## Start Stored data
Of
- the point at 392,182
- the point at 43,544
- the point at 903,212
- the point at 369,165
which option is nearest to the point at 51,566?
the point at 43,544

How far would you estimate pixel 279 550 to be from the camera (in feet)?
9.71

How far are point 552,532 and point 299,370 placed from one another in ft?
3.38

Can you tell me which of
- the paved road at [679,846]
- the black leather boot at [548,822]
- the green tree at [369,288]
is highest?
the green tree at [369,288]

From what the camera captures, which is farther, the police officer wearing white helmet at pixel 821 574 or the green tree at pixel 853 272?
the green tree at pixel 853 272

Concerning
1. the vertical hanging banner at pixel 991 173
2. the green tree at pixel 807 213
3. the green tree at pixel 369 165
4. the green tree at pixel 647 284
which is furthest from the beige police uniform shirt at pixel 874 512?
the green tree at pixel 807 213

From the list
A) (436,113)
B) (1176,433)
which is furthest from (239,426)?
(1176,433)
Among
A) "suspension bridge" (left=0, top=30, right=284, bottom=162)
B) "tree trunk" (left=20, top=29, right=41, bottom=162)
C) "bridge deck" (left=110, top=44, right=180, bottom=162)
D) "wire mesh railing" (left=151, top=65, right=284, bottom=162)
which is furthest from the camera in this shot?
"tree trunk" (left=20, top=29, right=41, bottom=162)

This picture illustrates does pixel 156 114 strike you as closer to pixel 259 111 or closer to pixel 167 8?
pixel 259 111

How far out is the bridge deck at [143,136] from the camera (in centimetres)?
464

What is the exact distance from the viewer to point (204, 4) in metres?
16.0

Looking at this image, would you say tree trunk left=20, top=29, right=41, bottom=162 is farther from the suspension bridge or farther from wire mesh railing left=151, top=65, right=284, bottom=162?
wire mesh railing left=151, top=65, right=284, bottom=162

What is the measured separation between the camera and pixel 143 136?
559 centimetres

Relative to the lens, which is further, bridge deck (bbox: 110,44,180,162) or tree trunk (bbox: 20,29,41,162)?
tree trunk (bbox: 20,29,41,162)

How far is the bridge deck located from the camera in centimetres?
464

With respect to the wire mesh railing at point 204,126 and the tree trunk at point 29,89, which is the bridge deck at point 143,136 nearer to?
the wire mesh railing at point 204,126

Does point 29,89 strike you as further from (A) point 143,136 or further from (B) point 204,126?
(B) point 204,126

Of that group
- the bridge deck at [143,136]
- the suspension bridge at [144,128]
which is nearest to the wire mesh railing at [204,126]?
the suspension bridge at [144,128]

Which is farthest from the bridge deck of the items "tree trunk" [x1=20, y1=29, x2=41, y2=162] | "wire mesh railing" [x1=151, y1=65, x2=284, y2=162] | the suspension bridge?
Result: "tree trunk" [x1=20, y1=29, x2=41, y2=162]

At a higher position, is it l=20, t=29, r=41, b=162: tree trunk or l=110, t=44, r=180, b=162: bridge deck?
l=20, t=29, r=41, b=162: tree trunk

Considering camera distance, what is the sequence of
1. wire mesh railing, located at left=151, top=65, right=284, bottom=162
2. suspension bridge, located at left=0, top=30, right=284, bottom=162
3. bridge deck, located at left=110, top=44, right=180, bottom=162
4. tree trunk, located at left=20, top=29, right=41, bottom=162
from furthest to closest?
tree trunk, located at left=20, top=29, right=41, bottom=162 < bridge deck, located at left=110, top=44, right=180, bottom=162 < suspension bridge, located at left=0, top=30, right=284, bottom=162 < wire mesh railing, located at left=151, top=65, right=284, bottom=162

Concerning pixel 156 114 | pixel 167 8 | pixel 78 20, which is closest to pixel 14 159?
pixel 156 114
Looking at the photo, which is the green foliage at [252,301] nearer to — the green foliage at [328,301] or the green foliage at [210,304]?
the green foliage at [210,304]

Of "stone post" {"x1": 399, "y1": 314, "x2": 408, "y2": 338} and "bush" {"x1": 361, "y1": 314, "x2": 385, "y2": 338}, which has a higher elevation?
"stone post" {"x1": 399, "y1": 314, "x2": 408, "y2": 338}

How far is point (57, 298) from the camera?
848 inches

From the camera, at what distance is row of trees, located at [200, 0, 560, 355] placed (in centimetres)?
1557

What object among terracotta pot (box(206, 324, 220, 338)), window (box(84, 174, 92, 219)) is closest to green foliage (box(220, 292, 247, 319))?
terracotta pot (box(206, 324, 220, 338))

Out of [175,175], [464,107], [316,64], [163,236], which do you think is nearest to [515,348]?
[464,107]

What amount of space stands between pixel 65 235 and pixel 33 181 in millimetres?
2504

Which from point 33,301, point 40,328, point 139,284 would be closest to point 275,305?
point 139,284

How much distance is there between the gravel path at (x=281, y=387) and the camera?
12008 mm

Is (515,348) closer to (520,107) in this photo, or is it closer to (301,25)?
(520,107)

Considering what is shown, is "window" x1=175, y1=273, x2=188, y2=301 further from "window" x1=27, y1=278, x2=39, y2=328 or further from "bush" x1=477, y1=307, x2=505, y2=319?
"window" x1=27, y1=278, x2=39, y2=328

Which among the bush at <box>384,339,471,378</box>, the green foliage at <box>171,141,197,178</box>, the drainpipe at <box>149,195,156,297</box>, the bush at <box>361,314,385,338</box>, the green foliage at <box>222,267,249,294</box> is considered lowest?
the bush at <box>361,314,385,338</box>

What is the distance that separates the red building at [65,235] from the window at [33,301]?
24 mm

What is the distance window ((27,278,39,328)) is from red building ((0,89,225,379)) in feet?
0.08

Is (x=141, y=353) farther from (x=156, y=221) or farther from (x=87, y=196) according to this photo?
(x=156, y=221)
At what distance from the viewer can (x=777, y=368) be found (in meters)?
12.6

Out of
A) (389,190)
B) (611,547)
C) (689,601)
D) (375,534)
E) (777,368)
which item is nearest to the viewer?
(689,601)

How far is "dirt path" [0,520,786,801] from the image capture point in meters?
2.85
## End Stored data
* _Work to be completed_: Please copy the stretch of the records from the line containing "What is the distance window" through the final line of the records, reproducing each line word for word.

* _Solution for this exercise_:
What is the distance window ((27,278,39,328)) is from red building ((0,89,225,379)) in feet?
0.08

Is (x=141, y=353) farther from (x=156, y=221) or farther from (x=87, y=196) according to this photo?
(x=156, y=221)
At what distance from the viewer can (x=777, y=368) be found (in meters)?
12.6

Out of
A) (389,190)
B) (611,547)
C) (689,601)
D) (375,534)
E) (777,368)
which item is nearest to the viewer?
(689,601)

How far is "dirt path" [0,520,786,801] from the image capture point in meters?
2.85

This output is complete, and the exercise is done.